Generally speaking, women will often go to great lengths to preserve and extend the euphoria the attention they received in their younger years gave to them. Men (in general) do much the same on many levels with regard to loss of youthful vigor and physical prowess and that leads to the crux of my point…
The denizens of the Manosphere overvalue male wealth and resource accumulation (and their control of the same) as a coping mechanism for male insecurities with regard to aging. Women (in general) tend to value a man’s ability to support her and any children she may have as much or more than his physical attractiveness.
Many men also tend to value a woman’s physical attractiveness over her ability to accumulate wealth and resources or her accomplishments (college education, career, income, etc.). Some men even place a woman’s looks over her ability to be a good homemaker and mother.
It seems natural to conclude that overvaluing male wealth and resources is a great way to keep women in line.
According to Manosphere thinking that is…
The truth is that physical attractiveness, like wealth and resource accumulation, has no wall. These things morph over time. Different people place value on different things as they age.
There are very attractive and sexy older women who are accomplished and have considerable value beyond beauty and fertility. The wise and intelligent men of real value and means tend to find and marry these women.
Just like a younger man will eventually trade in some of his physical strength, vitality, and good looks for wisdom and wealth, younger women (if they are wise) will trade in their youthful pulchritude and fertility at its height to become a mother and a wife.
They will gain the security a good man provides.

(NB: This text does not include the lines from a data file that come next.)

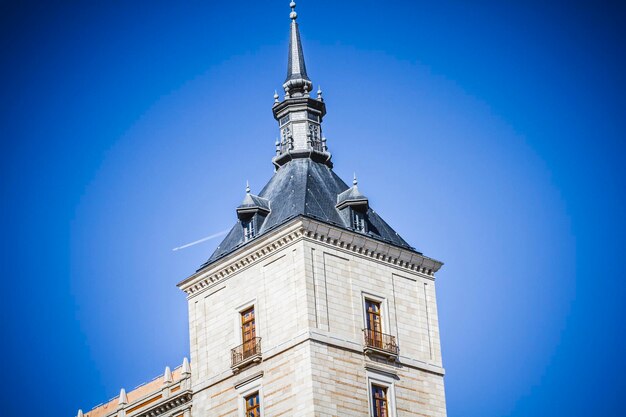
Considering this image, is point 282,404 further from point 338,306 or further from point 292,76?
point 292,76

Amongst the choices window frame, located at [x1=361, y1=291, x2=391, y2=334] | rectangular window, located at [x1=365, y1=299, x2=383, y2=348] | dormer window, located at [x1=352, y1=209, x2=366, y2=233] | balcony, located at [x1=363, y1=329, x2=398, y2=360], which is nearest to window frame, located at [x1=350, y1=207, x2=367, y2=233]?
dormer window, located at [x1=352, y1=209, x2=366, y2=233]

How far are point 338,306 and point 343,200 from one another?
6305 millimetres

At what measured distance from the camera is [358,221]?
81688mm

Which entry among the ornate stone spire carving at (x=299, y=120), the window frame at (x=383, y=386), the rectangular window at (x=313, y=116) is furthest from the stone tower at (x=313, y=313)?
the rectangular window at (x=313, y=116)

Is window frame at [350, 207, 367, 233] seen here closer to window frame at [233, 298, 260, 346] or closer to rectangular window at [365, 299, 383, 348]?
rectangular window at [365, 299, 383, 348]

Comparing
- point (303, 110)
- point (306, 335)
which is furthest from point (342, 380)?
point (303, 110)

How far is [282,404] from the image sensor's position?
76000 mm

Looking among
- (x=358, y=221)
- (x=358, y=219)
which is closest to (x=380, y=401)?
(x=358, y=221)

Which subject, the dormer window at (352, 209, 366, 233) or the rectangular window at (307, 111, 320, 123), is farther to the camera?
the rectangular window at (307, 111, 320, 123)

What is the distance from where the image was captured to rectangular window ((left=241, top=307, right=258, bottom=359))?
78750 mm

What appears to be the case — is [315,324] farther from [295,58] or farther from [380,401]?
[295,58]

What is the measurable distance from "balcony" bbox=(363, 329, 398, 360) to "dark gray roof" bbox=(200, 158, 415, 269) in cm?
501

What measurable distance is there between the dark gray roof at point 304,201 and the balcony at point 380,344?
5.01 metres

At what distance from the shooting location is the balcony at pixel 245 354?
78.1 metres
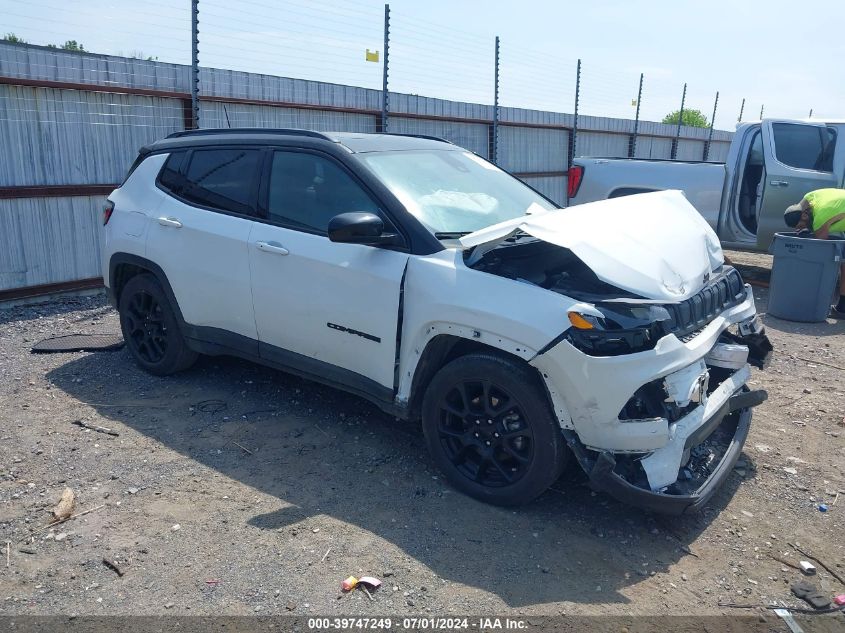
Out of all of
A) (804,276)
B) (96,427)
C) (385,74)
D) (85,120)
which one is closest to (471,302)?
(96,427)

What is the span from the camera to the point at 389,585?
10.5ft

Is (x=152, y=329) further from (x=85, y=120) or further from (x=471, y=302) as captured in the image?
(x=85, y=120)

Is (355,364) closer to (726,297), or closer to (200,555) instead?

A man who is on his purpose in life and who appreciates a good, quality woman for who she is and not just on what she looks like now or how she will look in 10 or 20 years hence.
Of course, intelligent people don’t attach too much value to any one aspect of a potential mate. This is the fallacy of the Manosphere tenet of “women hitting the wall”.
There is more to a woman than her physical beauty and more to a man than his wallet. Shallow people never learn this salient lesson.
Of course, many denizens of the Manosphere have already hit their own metaphorical wall as most of them are not the men of means they purport themselves to be in online forums and YouTube videos.
Most of these so-called men are just bitter, jaded, bums. Even the Manosphere denizens that actually have wealth and resources tend to be insecure men suffering from aggrieved entitlement on some level.
It’s a classic case of psychological projection and it is pretty sad to witness.